What's Wrong with Scikit-Learn Pipelines?

by Guillaume Chevalier January 3, 2020

Scikit-Learn’s “pipe and filter” design pattern is simply beautiful. But how to use it for Deep Learning, AutoML, and complex production-level pipelines?

Scikit-Learn had its first release in 2007, which was a pre deep learning era. It’s one of the most known and adopted machine learning library, and is still growing. On top of all, it uses the Pipe and Filter design pattern as a software architectural style - it’s what makes Scikit-Learn so fabulous, added to the fact it provides algorithms ready for use. However, it has massive issues when it comes to do the following, which we should be able to do in 2020 already:

Automatic Machine Learning (AutoML),
Deep Learning Pipelines,
More complex Machine Learning pipelines.

Let’s first clarify what’s missing exactly, and then let’s see how we solved each of those problems with building new design patterns based on the ones Scikit-Learn already uses.

TL;DR: How could things work to allow us to do what’s in the above list with the Pipe and Filter design pattern / architectural style that is particular of Scikit-Learn? The API must be redesigned to include broader functionalities, such as allowing the definition of hyperparameter spaces, and allowing a more comprehensive object lifecycle & data flow functionalities in the steps of a pipeline. We coded a solution: that is Neuraxle.
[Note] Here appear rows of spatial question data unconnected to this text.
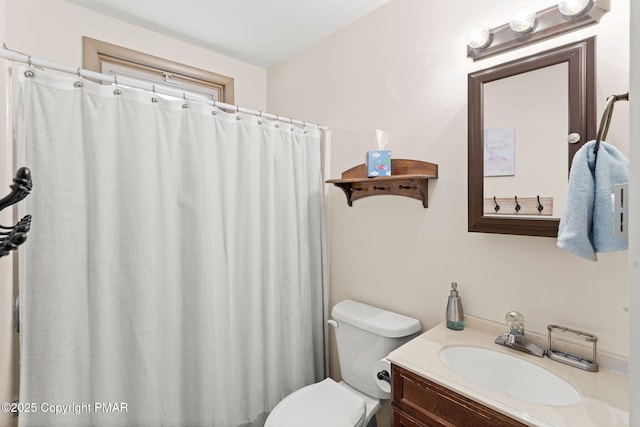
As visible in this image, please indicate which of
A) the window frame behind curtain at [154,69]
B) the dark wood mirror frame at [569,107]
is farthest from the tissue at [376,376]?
the window frame behind curtain at [154,69]

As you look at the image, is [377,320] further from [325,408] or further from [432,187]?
[432,187]

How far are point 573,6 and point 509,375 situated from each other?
4.39 ft

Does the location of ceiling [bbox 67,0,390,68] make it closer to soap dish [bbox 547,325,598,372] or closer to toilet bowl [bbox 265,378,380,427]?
soap dish [bbox 547,325,598,372]

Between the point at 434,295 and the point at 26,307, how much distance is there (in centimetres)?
171

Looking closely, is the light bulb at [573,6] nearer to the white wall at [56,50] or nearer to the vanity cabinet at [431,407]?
the vanity cabinet at [431,407]

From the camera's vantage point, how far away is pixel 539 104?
1180 millimetres

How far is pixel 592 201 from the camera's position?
3.10 ft

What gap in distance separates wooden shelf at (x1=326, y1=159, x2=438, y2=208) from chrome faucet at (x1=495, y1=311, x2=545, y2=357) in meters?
0.61

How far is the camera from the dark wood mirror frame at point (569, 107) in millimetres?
1072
Don’t get me wrong, I used to love Scikit-Learn, and I still love to use it. It is a nice status quo: it offers useful features such as the ability to define pipelines with a panoply of premade machine learning algorithms. However, there are serious problems that they just couldn’t see in 2007, when deep learning wasn’t a thing.

The Problems

Some of the problems are highlighted by the top core developer of Scikit-Learn himself at a Scipy conference. He calls for new libraries to solve those problems instead of doing that within Scikit-Learn:

Source: the top core developer of Scikit-Learn himself - Andreas C. Müller @ SciPy Conference

Inability to Reasonably do Automatic Machine Learning (AutoML)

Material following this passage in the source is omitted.